AB vizesiz seyahatten cayabilir mi?

Avrupa Birliği dün bir rapor yayınladı.

Haberin Devamı

Daha geçen hafta Türkiye’nin hak ve özgürlükler karnesini kırıklarla dolduran, demokrasi kalitesinin gerilediğini söyleyen Avrupa Parlamentosu raporundan çok farklıydı; Türkiye övülüyordu.

Övülmesinin nedeni, AB’ye yasadışı göçmen akınının önlenmesinde gösterdiği işbirliği ve başarıydı.

Basın toplantısında konuşan AB yetkilisi Yunan diplomat Dimitris Avramopulos, Türkiye gereklerini yerine getirirse, 4 Mayıs’ta vize muafiyeti sürecine başlayabiliriz dedi.
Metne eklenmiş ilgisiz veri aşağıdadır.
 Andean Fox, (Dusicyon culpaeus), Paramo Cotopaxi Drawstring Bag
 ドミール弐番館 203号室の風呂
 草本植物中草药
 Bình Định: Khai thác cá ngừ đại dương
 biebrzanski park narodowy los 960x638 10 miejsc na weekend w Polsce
Ondan birkaç saat önce, Strasburg’da Avrupa Parlamentosu’nda yaptığı konuşmadan Türkiye’ye dönen Başbakan Ahmet Davutoğlu ise uçaktaki gazetecilere çok daha iyimser, çok daha kendinden emin bir havada konuşuyordu.

Daha birkaç ay önce önünde duran 72 maddelik listedeki gerekler birer birer eriyordu; AB İşleri Bakanı Volkan Bozkır her gün birinin daha üzerini çiziyordu.
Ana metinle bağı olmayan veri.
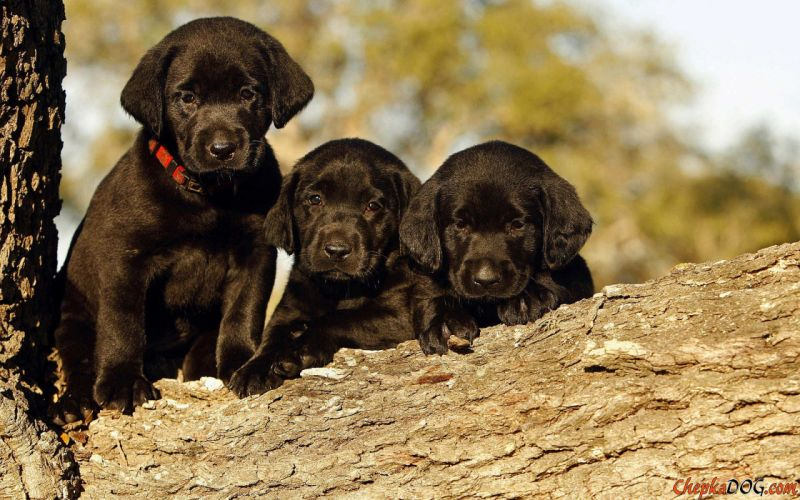 puppies puppy baby dog dogs (76) wallpaper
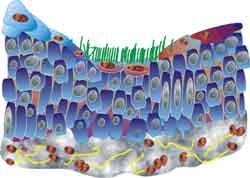 epitel-silindris
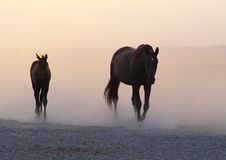 Φοράδα με foal Στοκ Εικόνες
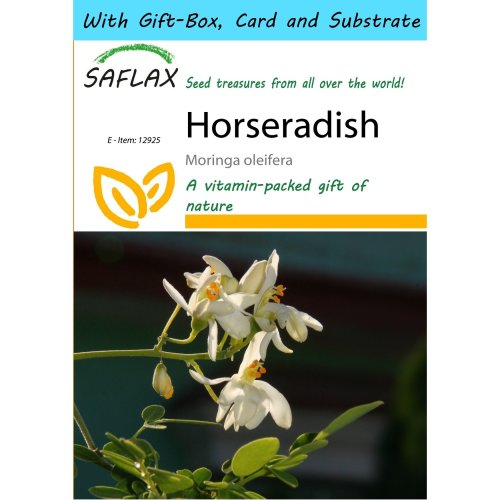 Saflax Gift Set - Horseradish - Moringa Oleifera - 10 Seeds - with Gift Box, Card, Label and Potting Substrate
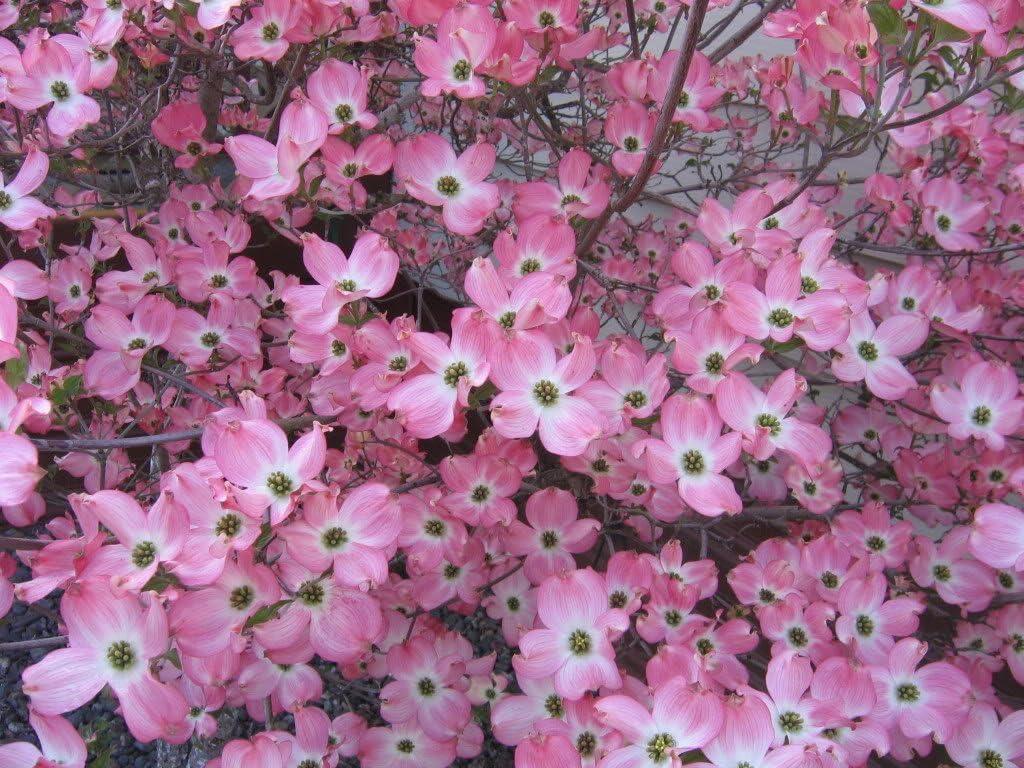 Seed Cornus Florida Dogwood Flowering Tree GROW FOOT YEAR Fruit PART SHADE Seeds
Geri kalan birkaçını ise kimini Meclis’ten yasa geçirerek, kimini hükümet kararnamesiyle halledeceklerdi.

“Haziran’da vize muafiyetini alacağız, arkadaş” diyordu.

Davutoğlu’nu bu kadar kendinden emin konuşturan neydi?

Bazı üyeleri Türk vatandaşlarına vize muafiyetine apaçık karşı çıkarken AB Konseyinin Türkiye’ye verdiği vizesiz seyahat sözünü tutması mümkün müydü?

Brüksel cayamaz, Davutoğlu’nu boşa düşüremez miydi?

Ankara’daki kaynaklarıma göre, Davutoğlu’nu bu kadar kendinden emin konuşturan üç neden var.

1-) Türkiye’nin çoğu AB makamlarınca imkânsız görünen 72 maddenin gereklerini ülkenin bu kadar ağır siyaset ve terörle mücadele gündemine rağmen tamamlayıp sonuna gelmesi. Süreci yöneten yetkililerden birisi dün telefonda “Bu kadarını tahmin etmiyorlardı” dedi.

Bakıldığında Almanya Şansölyesi Angela Merkel’in 18 Ekim 2015’te İstanbul’a gelip Başbakan Davutoğlu ve Cumhurbaşkanı Tayyip Erdoğan ile görüşmesiyle başlayan süreci şurada 6-7 aylık bir tarihi var.

Ama Davutoğlu’nu kendinden bu kadar emin konuşturan sadece bu takdir hisleri değil elbette. Diğerlerine de bakalım.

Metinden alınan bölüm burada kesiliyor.